2 Vaststaande feiten

2.1.

Belanghebbende is een financiële holding, opgericht in 2002. Bestuurder van belanghebbende is [A] B.V., welke vennootschap op haar beurt wordt bestuurd door [B] .

2.2.

Belanghebbende is beherend vennoot in de commanditaire vennootschap [X] C.V. te [Z] en is gerechtigd tot 90% van het resultaat van [X] C.V. Aan [X] C.V. heeft zij een lening verstrekt van € 3.233.500. Tevens heeft zij op [X] C.V. een vordering in rekening-courant.
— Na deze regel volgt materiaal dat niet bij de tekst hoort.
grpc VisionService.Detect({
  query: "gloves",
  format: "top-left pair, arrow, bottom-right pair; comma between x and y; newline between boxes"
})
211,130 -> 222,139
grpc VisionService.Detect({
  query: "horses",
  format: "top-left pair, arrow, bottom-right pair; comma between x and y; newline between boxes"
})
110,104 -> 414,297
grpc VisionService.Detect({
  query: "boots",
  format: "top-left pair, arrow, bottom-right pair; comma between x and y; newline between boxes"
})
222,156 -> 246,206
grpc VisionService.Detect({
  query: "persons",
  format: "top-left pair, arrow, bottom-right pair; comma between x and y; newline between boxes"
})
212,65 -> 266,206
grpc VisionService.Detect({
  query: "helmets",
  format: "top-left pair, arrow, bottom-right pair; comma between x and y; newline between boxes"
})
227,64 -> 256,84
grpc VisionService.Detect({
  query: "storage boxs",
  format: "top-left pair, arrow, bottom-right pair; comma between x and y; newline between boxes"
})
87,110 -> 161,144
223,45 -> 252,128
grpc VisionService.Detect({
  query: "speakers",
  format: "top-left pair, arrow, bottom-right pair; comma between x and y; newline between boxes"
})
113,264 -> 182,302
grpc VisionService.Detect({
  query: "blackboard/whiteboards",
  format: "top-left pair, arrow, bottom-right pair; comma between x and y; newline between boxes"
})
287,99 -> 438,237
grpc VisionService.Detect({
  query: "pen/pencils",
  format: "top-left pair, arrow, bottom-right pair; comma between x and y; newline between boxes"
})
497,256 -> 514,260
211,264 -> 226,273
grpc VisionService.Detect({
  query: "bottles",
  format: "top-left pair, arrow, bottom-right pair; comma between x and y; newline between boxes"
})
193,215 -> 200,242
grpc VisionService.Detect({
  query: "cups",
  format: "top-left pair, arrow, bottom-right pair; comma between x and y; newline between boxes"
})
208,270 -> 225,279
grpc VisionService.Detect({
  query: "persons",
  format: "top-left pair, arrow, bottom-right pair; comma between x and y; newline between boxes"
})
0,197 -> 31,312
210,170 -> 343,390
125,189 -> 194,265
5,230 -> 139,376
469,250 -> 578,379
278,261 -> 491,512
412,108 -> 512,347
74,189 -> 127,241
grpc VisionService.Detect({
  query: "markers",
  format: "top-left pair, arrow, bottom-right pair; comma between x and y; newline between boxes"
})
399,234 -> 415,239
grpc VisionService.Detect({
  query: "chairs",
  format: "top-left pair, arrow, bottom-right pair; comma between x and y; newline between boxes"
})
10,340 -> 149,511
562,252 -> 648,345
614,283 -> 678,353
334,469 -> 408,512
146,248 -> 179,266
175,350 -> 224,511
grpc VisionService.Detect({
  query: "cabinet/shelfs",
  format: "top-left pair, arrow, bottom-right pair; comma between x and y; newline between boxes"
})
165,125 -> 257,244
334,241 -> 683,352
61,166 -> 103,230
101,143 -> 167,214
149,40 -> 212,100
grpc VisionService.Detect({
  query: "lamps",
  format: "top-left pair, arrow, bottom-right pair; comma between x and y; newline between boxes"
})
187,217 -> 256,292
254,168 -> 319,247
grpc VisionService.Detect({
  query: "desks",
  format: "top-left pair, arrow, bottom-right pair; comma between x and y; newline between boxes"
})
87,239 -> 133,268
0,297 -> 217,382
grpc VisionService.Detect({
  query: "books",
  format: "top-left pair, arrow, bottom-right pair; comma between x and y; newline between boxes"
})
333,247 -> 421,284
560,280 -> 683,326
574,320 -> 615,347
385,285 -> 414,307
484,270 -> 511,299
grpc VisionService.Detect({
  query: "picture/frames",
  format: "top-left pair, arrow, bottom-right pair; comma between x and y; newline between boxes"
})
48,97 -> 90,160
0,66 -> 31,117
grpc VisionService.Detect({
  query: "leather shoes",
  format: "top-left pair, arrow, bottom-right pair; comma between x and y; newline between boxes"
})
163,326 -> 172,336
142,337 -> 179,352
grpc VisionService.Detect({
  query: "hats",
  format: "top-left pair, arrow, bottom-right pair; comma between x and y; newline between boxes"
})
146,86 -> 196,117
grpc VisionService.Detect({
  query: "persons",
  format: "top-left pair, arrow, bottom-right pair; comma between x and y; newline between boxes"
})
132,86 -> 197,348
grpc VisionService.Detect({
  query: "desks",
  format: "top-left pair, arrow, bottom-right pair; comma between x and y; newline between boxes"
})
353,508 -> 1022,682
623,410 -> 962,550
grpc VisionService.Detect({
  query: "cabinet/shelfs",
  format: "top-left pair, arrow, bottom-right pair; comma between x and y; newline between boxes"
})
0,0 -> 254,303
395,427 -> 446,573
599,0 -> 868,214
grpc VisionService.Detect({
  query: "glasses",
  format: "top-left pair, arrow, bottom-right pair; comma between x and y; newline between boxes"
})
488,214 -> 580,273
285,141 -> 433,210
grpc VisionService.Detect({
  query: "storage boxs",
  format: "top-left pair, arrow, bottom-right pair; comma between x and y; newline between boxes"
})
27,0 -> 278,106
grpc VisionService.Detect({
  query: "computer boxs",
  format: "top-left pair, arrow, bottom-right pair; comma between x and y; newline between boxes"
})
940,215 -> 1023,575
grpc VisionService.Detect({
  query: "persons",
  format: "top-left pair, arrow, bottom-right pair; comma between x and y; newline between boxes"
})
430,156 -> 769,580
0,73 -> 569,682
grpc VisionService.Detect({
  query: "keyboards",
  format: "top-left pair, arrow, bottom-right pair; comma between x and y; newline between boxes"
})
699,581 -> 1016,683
Eind 2013 bedroeg de stand van deze vordering € 2.860.746.

2.3.

[X] C.V. heeft de van belanghebbende geleende gelden geheel doorgeleend aan [C] B.V.

2.4.

Bij het vaststellen van de aanslag in de Vpb voor het jaar 2013 heeft de Inspecteur geconstateerd dat belanghebbende geen rente-inkomsten inzake bovengenoemde vorderingen in haar aangifte heeft opgenomen en ook geen vordering op haar balans heeft vermeld van de schuldig gebleven rente. Evenmin is een voorziening voor dat bedrag opgenomen.

2.5.

De Inspecteur heeft de aangifte als volgt gecorrigeerd:

2.6.

In het proces-verbaal van de zitting bij de Rechtbank is onder meer vermeld, waarbij [D] en [E] optreden namens de Inspecteur en [F] namens belanghebbende:

“Voorzitter: (…). U zal toch met iets meer moeten komen. Er is geen rente in rekening gebracht en u had ook aan de andere kant moeten kijken. Kunnen we terug naar de aangifte en de correctie schrappen?

[E] : dan zou de correctie met 90% moeten vervallen.

[D] : daar kunnen we nu niet in meegaan. Als de last nog niet was genomen, dan had het

10% moeten zijn van de correctie.

Voorzitter: de correctie is gebaseerd op de nominale vordering en niet op wat er over is aan

leningsbedrag.

[D] : dat zou dan uitkomen op rond de € 7.000. Dat zou dan overblijven als correctie.

[F] : daar kan ik mee instemmen.

Voorzitter: de correctie wordt teruggebracht tot € 7.000. Een bedrag van € 281.357 gaat af van de grondslag.”

2.7.

In haar uitspraak heeft de Rechtbank de aanslag verminderd tot een berekend naar een belastbaar bedrag van € 8.876, te weten het aangegeven belastbare bedrag van € 1.876 verhoogd met € 7.000 winstcorrectie.

3 Geschil

3.1.

In geschil is of de Rechtbank in haar uitspraak terecht de correctie van het belastbare bedrag heeft teruggebracht tot € 7.000.

3.2.

De Inspecteur beantwoordt deze vraag ontkennend en belanghebbende beantwoordt deze bevestigend.